» READING PASSAGE
——————————
Schefter exists in the gray space of modern media that belongs to the insiders. The scoopsters. The access merchants who are essentially well-connected eavesdroppers. He is not a reporter so much as an information broker whose value comes from his ability to get football news to his audience first. His ability to get this information first comes from his proximity to Powerful Football People. His proximity to Powerful Football People comes from the information he has, which means that Schefter is not prone to conflicts of interest so much as he is embedded in them. He’s torn between a reporter’s obligation to tell the audience the truth as best he can and keeping himself in the good graces of the Powerful Football People who are talking to him.

A reporter should be independent from the people and companies he’s covering. There should be a level of transparency. There should be a desire to provide an accurate description of the entirety of a situation. Schefter’s ability to do these things is undermined by his need to stay close to the people who provide him with information, but the real problems with his approach emerge when he tackles a story more complex than Player X is signing with Team Y.
——————————
» DATA RECORDS

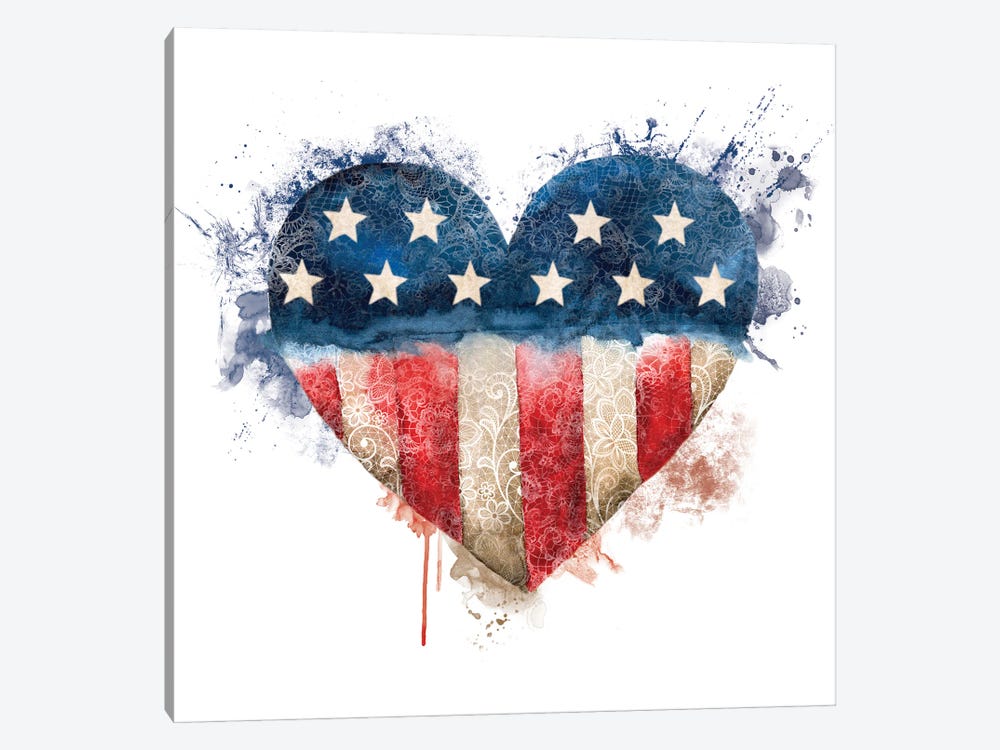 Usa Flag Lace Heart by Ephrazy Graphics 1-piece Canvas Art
——————————
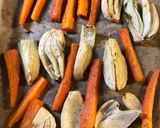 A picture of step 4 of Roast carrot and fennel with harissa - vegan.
——————————
» WHAT YOU NEED TO DO
#1 In the Schefter passage, why is Schefter described as embedded in conflicts of interest rather than merely prone to them?
#2 Rewrite the paragraph of the Schefter passage that begins "A reporter should be independent" as a short bulleted list, keeping its main points.
#3 According to the Schefter passage, what does Schefter's value as an information broker come from?
None of the entries are needed for the tasks.

» LIST OF ANSWERS
#1 His access to Powerful Football People comes from the information he has, and his ability to get that information first comes from that same access. The conflict is built into how he works, so he is caught between telling his audience the truth and staying in the good graces of the people who talk to him.

#2
- A reporter should be independent from the people and companies he covers.
- There should be a level of transparency.
- A reporter should want to describe the whole of a situation accurately.
- Schefter's need to stay close to his sources undermines his ability to do these things.
- The real problems with his approach appear when he takes on stories more complex than Player X signing with Team Y.

#3 It comes from his ability to get football news to his audience first.